The reduced interest expense on the CMO was partially offset by higher advance
costs, as interest expense on borrowed funds rose $282,000 to $388,000 for the
comparable period in 1997. Interest expense on deposits rose $50,000 between
the two periods of which $16,000 was interest paid on the subscription funds
received in the Conversion. The remainder of the increase was primarily the
result of higher deposit balances, predominately certificates of deposit.
Provision for Loan Losses. Provisions for loan losses totaled $70,000 during
for the nine months ended September 30, 1997 compared to $68,000 during the
same period in 1996. Provisions were made as a result of management's
reevaluation of individual loans, including loans to a borrower in bankruptcy,
the level of delinquencies, the increase in volume and change to the
composition in loans receivable, and the level of net loan charge-offs.
Non-interest Income. Noninterest income decreased $772,000 to $216,000 for
the nine months ended September 30, 1997 compared to $988,000 for the same
period in 1996. The decrease was the result of larger one-time gains of
$902,000 from the disposition of the Savings Bank's investment in CMO
residual securities in 1996 versus a one-time gain of $121,000 realized in
the first quarter of 1997 from the disposition of the last remaining CMO
residual investment that was owned by the Savings Bank.
Non-interest Expense. Total non-interest expense declined by $529,000 to
$1,217,000 in 1997 compared to $1,746,000 in 1996. This decline was due
primarily to a reduction in federal deposit insurance premiums of $513,000.
Deposit insurance costs in 1996 included a one-time assessment of $414,000
pursuant to legislation to capitalize the SAIF to a reserve level of 1.25%.
Additionally, deposit insurance premiums decreased between the periods as a
result of the change in the deposit premium costs for savings associations
following the recapitalization of the SAIF and secondarily due to an
improvement in the Savings Bank's risk classification. Non-interest
expense was also favorably affected by lower real estate and repossessed asset
expenses and related losses which declined $35,000 to $21,000 for the nine
month period ending September 30, 1997.
Income Taxes. Income tax expense declined $25,000 to $282,000 in 1997 as a
result of lower levels of pre-tax income and a slightly lower tax accrual
rate.
Extraordinary Charge. Net income during the nine months ended September 30,
1997 was adversely affected by a $963,000 charge ($563,000 net of related
income tax benefit) taken in connection with the extinguishment of the class C
bond of the Savings Bank's CMO debt issuance. The pretax loss was comprised
Page 10
<PAGE>
of $727,000 from acceleration of the original issue discount, $129,000 in the
form of the premium paid to repurchase the bond and $107,000 in charges
associated with accelerating the portion of deferred debt issuance costs
related to the bond.
COMPARISON OF THE RESULTS OF THE OPERATIONS FOR THE THREE MONTHS
ENDED SEPTEMBER 30,1997 AND 1996
- -----------------------------------------------------------------
Net Income. Net income decreased $154,000 or 51% to $147,000 for the three
months ending September 30 ,1997 as compared to $301,000 for the same period
in 1996. This decline was the result of the unusual net securities gains
that were realized for the three month period in 1996, which were partially
offset by a reduction in non-interest expense and income taxes.

####################

§ Tasks and exercises:
1) Edit the Savings Bank earnings discussion by restating the stretch from "Non-interest Expense. Total" through "premiums of $513,000." with "reduction" changed to "decrease".
2) Pick up the Savings Bank earnings discussion after its last sentence and keep writing.
The material after this point isn't needed.

§ Data provided:
####################

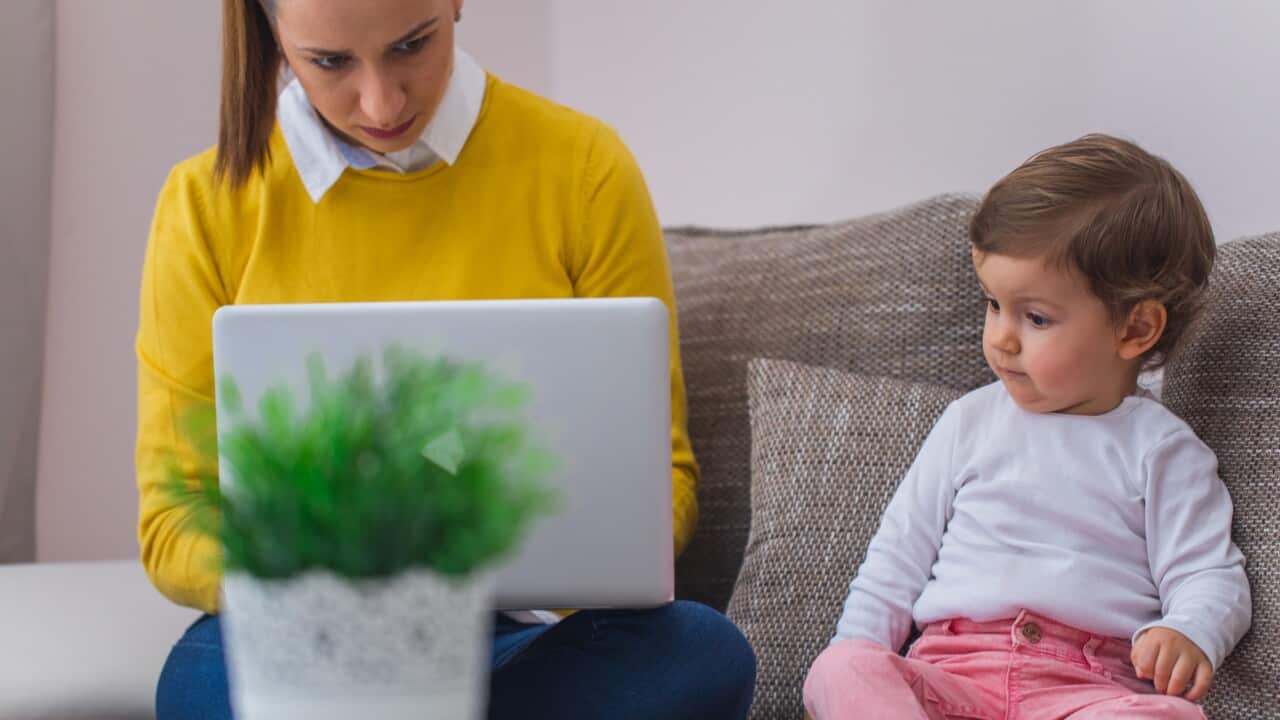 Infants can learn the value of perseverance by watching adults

####################

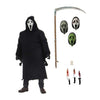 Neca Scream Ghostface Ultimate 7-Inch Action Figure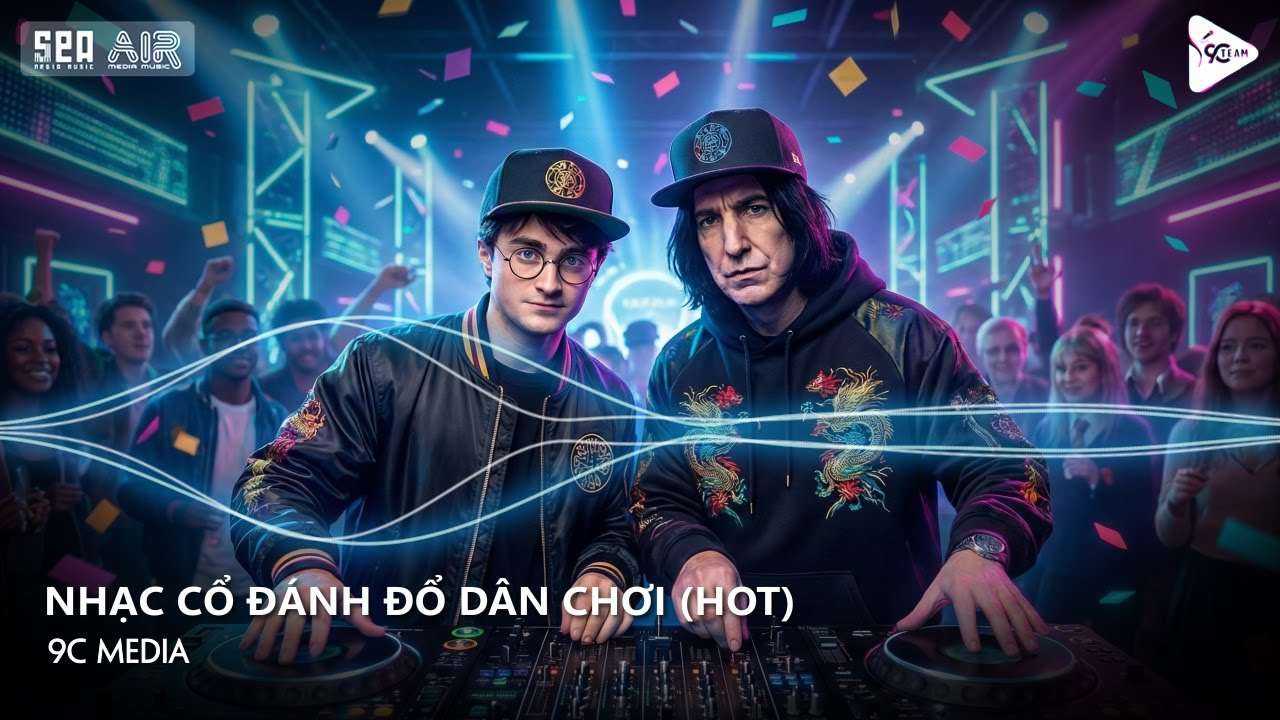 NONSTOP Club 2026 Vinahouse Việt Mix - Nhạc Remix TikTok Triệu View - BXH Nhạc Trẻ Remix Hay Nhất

####################

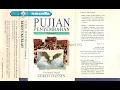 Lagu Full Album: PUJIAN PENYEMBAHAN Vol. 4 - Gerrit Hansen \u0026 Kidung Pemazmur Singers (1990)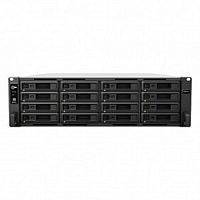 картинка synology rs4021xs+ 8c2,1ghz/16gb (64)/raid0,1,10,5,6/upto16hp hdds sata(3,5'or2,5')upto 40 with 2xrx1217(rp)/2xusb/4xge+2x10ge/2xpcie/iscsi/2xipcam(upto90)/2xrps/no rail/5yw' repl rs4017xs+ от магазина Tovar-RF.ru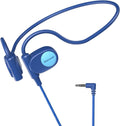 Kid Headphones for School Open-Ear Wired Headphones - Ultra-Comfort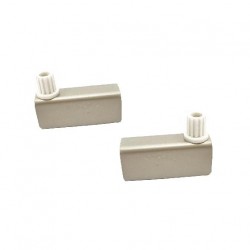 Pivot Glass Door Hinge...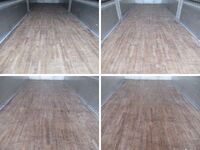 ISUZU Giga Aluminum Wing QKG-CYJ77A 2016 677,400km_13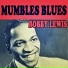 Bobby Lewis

####################

§ Per-task outputs:
1)
Non-interest Expense. Total non-interest expense declined by $529,000 to
$1,217,000 in 1997 compared to $1,746,000 in 1996. This decline was due
primarily to a decrease in federal deposit insurance premiums of $513,000.

2)
Net Interest Income. Net interest income increased $59,000, or 10.8%, from
$547,000 for the three months ended September 30, 1996 to $606,000 for the
same period in 1997. The improved net interest income is the result of an
increase in the interest rate spread. This increase in the interest rate
spread was primarily the result of the improved liability structure from
replacing the higher costing CMO debt with lower costing FHLB advances. This
combined interest expense on the CMO debt and FHLB borrowings declined $56,000
between the two periods despite an increase to their combined average balances
of $1,110,000. The result was that the average cost of funds on the combined
CMO debt and FHLB borrowings declined from 10.4% in the third quarter of 1996
to 7.4% in 1997.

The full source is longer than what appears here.